[Data lines]
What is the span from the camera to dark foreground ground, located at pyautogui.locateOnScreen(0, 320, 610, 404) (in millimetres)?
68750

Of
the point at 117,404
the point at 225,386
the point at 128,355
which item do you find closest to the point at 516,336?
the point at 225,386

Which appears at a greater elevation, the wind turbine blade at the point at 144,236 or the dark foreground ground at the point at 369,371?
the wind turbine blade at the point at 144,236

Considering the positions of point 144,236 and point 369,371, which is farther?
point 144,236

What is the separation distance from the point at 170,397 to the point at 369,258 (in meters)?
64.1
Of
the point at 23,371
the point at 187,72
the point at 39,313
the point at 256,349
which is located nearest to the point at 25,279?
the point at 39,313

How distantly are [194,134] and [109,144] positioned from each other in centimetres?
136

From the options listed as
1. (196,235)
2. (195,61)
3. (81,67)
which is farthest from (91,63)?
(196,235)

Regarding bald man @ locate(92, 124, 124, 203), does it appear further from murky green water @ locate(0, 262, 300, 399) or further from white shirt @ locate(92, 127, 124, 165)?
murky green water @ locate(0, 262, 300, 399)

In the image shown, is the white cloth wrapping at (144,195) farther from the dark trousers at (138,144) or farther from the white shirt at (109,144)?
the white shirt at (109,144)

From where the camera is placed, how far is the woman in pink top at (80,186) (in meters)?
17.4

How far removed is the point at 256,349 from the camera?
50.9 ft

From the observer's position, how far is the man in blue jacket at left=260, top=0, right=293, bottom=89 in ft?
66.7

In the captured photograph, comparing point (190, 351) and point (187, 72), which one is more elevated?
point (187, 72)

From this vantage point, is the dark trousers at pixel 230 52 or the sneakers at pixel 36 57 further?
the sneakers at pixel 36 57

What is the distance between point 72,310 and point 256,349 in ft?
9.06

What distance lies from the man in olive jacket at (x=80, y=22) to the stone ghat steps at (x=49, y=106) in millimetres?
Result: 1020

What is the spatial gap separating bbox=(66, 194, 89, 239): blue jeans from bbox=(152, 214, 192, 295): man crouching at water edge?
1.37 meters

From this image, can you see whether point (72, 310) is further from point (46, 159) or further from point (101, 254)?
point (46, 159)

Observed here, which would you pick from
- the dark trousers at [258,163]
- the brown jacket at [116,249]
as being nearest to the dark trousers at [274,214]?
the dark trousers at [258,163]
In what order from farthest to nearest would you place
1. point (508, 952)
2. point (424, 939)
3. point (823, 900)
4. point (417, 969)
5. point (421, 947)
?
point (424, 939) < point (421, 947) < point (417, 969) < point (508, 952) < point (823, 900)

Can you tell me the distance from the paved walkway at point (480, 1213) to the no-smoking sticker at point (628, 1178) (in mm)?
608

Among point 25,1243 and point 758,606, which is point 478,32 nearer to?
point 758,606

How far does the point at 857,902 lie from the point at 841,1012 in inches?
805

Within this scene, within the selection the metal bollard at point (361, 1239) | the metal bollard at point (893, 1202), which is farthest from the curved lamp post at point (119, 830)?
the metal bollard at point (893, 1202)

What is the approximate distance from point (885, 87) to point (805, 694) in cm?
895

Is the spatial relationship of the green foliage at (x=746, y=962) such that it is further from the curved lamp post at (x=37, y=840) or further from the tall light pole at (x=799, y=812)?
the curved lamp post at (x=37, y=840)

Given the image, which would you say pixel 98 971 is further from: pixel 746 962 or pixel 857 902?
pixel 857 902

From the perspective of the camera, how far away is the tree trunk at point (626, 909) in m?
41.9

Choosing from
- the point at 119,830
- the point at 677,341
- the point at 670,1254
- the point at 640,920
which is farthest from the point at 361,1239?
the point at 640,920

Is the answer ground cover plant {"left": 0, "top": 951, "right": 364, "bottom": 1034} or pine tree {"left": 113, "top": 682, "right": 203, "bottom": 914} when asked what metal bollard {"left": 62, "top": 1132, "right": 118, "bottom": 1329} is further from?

> **AIM OF THE TASK**
Reproduce, word for word, the part of the material that opens with the line containing "In the captured" and closes with the line containing "1.37 meters", with both of those lines included.

> **SOLUTION FOR THIS PROBLEM**
In the captured photograph, comparing point (190, 351) and point (187, 72), which one is more elevated?
point (187, 72)

From this vantage point, is the dark trousers at pixel 230 52 or the sneakers at pixel 36 57 further?
the sneakers at pixel 36 57

What is the distance between point 72,310 and point 256,349 in ft?
9.06

What distance lies from the man in olive jacket at (x=80, y=22) to the stone ghat steps at (x=49, y=106) in millimetres?
Result: 1020

What is the spatial gap separating bbox=(66, 194, 89, 239): blue jeans from bbox=(152, 214, 192, 295): man crouching at water edge?
1.37 meters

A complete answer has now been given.